We are accustomed to many such anomalies and oddities in the list of accepted common names. While there are rules governing how the official naming bodies have chosen names for birds, these rules have evolved over time, and many pre-existing names that might not fit all the current rules have not been changed. One general rule is that long-accepted names should not be altered without exceptional reasons. So Willie Wagtail and Bluebonnet are here to stay, and Bin Chicken is a non-starter.
But to return to our ‘fighting and hassling’ bird-name-zealots and their facebook posts, I mean – get a life! The purists can live their pure lives in their own circles and communicate with latin binomials if they so wish. But let the rest of the bird-loving community have their say in their own words, especially if it helps them relate to, appreciate, and reflect on the birds around them. At the same time, especially if they are members of a facebook group specifically about identification and naming, they should have some understanding of the considerations the purists use when they bestow and use bird names.

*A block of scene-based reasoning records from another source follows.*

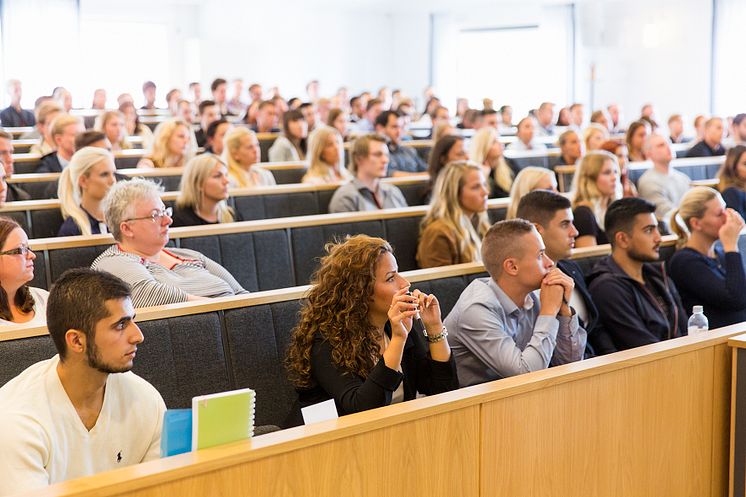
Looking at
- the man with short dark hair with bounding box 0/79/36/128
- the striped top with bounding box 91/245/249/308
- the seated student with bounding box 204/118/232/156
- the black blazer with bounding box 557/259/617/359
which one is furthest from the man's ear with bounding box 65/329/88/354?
the man with short dark hair with bounding box 0/79/36/128

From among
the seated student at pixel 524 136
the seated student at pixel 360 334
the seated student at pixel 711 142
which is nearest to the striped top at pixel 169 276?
the seated student at pixel 360 334

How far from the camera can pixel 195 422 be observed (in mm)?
1703

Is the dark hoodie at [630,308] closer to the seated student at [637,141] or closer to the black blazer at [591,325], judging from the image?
the black blazer at [591,325]

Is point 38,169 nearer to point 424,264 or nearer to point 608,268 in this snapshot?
point 424,264

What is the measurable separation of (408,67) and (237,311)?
55.5 feet

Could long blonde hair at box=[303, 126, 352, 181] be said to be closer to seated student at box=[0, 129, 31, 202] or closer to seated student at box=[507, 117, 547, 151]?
seated student at box=[0, 129, 31, 202]

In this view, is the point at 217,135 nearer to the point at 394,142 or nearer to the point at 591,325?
the point at 394,142

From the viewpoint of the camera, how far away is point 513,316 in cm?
309

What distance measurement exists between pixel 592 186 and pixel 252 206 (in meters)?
1.88

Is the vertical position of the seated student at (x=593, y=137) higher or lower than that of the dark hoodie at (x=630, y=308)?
higher

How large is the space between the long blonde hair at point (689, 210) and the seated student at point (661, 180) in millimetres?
2272

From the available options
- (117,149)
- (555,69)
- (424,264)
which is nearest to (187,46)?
(555,69)

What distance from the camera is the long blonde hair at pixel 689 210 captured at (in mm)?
4230

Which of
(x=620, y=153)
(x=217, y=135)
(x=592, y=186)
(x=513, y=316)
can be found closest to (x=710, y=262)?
(x=592, y=186)
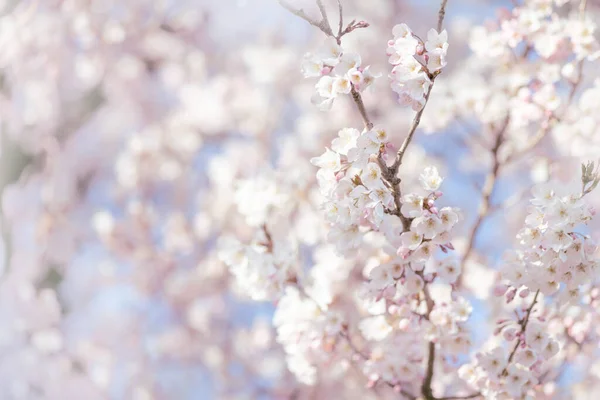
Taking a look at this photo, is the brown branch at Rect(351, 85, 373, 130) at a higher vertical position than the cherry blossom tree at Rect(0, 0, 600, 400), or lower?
higher

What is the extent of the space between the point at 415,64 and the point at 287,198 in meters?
0.80

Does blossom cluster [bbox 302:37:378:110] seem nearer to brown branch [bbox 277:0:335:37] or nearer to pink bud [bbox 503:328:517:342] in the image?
brown branch [bbox 277:0:335:37]

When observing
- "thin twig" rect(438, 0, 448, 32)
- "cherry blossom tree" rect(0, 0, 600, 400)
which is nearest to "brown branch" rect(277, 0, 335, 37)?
"cherry blossom tree" rect(0, 0, 600, 400)

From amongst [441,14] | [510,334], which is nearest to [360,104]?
[441,14]

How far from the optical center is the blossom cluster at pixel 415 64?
99 centimetres

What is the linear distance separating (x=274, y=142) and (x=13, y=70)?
1.69 metres

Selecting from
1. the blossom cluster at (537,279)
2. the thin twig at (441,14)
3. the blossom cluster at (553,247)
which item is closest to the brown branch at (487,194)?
the blossom cluster at (537,279)

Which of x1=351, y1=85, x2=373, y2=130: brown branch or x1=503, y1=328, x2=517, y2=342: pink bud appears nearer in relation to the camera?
x1=351, y1=85, x2=373, y2=130: brown branch

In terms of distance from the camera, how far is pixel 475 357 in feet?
4.25

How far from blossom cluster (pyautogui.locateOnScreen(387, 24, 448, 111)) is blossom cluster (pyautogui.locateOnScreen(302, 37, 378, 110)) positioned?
2.0 inches

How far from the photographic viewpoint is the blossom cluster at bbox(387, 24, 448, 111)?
991mm

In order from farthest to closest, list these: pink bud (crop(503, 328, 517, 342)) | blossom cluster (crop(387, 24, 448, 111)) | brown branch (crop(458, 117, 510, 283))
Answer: brown branch (crop(458, 117, 510, 283)) < pink bud (crop(503, 328, 517, 342)) < blossom cluster (crop(387, 24, 448, 111))

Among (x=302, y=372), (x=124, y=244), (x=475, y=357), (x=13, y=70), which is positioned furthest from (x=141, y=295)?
(x=475, y=357)

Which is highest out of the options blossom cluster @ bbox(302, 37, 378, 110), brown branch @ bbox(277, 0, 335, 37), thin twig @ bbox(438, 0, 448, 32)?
thin twig @ bbox(438, 0, 448, 32)
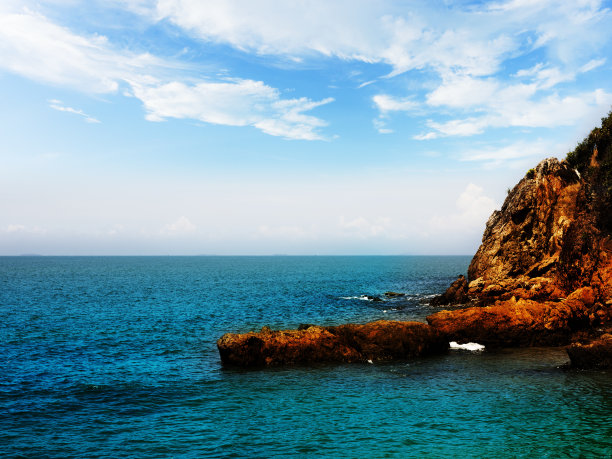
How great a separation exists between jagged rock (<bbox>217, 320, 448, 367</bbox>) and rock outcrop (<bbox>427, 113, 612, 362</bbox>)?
428cm

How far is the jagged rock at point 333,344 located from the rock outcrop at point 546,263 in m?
4.28

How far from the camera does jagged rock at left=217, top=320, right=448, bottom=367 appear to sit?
32.4 meters

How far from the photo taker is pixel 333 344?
33969mm

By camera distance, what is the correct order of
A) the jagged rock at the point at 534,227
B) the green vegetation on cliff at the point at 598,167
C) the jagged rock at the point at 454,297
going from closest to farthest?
the green vegetation on cliff at the point at 598,167, the jagged rock at the point at 534,227, the jagged rock at the point at 454,297

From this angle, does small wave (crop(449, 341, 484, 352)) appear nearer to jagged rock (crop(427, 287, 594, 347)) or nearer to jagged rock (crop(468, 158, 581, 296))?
jagged rock (crop(427, 287, 594, 347))

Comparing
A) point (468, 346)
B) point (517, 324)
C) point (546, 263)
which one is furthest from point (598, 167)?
point (468, 346)

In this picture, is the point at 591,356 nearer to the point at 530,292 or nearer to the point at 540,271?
the point at 530,292

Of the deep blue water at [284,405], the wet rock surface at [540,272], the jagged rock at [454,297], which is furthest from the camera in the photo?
the jagged rock at [454,297]

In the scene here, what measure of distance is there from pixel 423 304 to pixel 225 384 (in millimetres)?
43668

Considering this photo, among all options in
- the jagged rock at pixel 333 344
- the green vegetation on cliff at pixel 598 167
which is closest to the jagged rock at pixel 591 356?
the jagged rock at pixel 333 344

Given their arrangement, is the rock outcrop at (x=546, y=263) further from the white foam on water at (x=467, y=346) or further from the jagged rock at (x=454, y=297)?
the white foam on water at (x=467, y=346)

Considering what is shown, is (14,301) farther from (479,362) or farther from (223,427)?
(479,362)

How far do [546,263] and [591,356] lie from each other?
1110 inches

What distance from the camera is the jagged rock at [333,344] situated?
32.4 metres
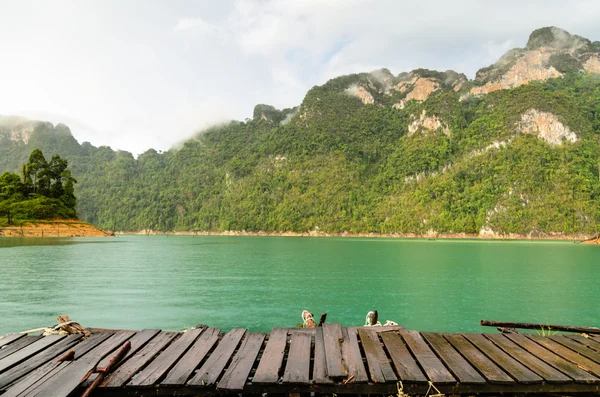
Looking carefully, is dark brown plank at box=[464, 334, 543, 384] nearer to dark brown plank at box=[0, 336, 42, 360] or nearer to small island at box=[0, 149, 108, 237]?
dark brown plank at box=[0, 336, 42, 360]

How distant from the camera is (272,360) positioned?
523cm

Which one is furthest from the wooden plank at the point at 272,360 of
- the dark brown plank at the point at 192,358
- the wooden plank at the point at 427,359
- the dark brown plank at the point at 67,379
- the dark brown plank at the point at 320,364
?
the dark brown plank at the point at 67,379

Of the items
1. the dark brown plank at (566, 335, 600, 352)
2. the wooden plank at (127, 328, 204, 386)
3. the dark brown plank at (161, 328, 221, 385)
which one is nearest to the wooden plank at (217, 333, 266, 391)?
the dark brown plank at (161, 328, 221, 385)

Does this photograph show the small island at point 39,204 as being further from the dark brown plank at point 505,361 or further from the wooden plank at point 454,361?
the dark brown plank at point 505,361

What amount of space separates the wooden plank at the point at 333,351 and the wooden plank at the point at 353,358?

But the name Bin Chicken is now so widely used and appreciated that no amount of finger-wagging is going to expunge it as a vernacular common name. Surely, we can all live with a bird having more than one name – you know, like a nickname and a given name. Next time you see a facebook post about Bin Chickens, just point out nicely that they are a member of the Ibis family and that another name for them is Australian White Ibis. And if you are the recipient of this post, ignore it if you want. Then, we can all move on and enjoy the birds in our own ways.